DRY and CI/CD

DRY is the well-known best practice of not duplicating code so that code can be more maintainable and readable. Is this concept applicable to CI/CD?

At first look, many applications have similar steps when they get built and deployed. At an organization level, one might even use the same stack to build different applications. It often seems reasonable to think we could have a centralized set of build and deployment tasks that we could apply to all the applications in an organization. For example, in many cases, we build the source code, run some tests, we then publish the artifacts, and maybe tag the Git repository with a build number.

Why not centralize CI/CD steps so that we don’t keep repeating ourselves per application?

It sounds easier to maintain a centralized set of tasks than to maintain several pipelines. But, at a closer look, it is likely that each application has its own value stream. Each application could hold a different priority for the company, a different service level objective, a different infrastructure budget. For instance, it might completely acceptable if a particular application was down during deployment.

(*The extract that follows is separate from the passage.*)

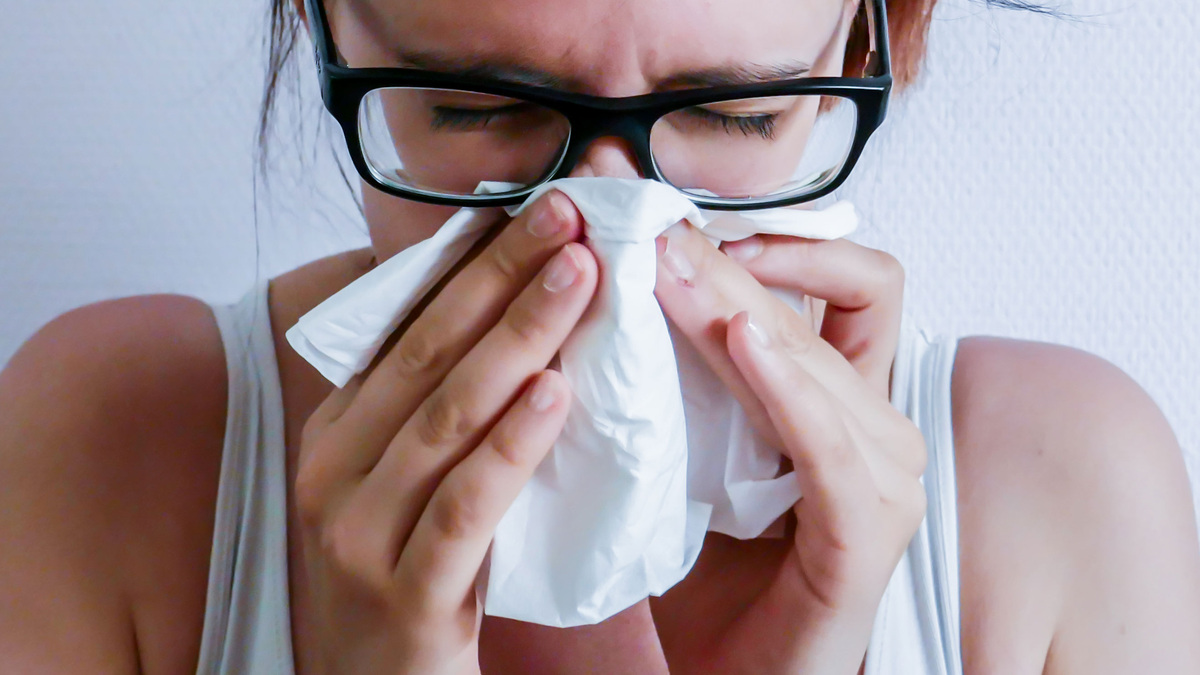    аллергия насморк GLP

So, a major change to the centralized set of tasks could mean serious implications for the productivity of the entire organization - especially if it pushed capabilities that were not needed like zero-downtime deployments.

In my experience, I find it most useful to abstract mundane deployment tasks that might as well be part of the platform. To make something easier so to speak. In contrast, I often find it ineffective to abstract high-level tasks just because deployment processes are similar.

If I find myself re-using scripts to do something from project to project that is irrelevant to the deployment process, maybe it’s worth encapsulating. For example, in a previous post, I showed how there’s an alternate way to parse ARM template outputs into Azure DevOps variables using Powershell and if I used this more often, it would be a great candidate for an Azure DevOps marketplace task.

I have experienced the results of having too much-shared pipeline code and the complexity of maintaining it. It comes down to two key points. First, if you truly want to centralize, then you have to make a choice to risk breaking downstream pipelines when there are breaking changes. Meaning, are you willing to risk delivery teams being unable to push changes because there’s a breaking change in a shared pipeline? Or, if you don’t want to risk breaking changes, are you willing to live with the complexity around sharing pipeline code through versioning?

In many cases, I find that encapsulating code and keeping it DRY for CI/CD pipelines is not worth the effort. Instead, I lean towards using technology that democratizes deployments so that each application doesn’t feel like a special snowflake when it comes to CI/CD. Namely, I lean towards using containers and Kubernetes to keep my CI/CD pipelines more DRY.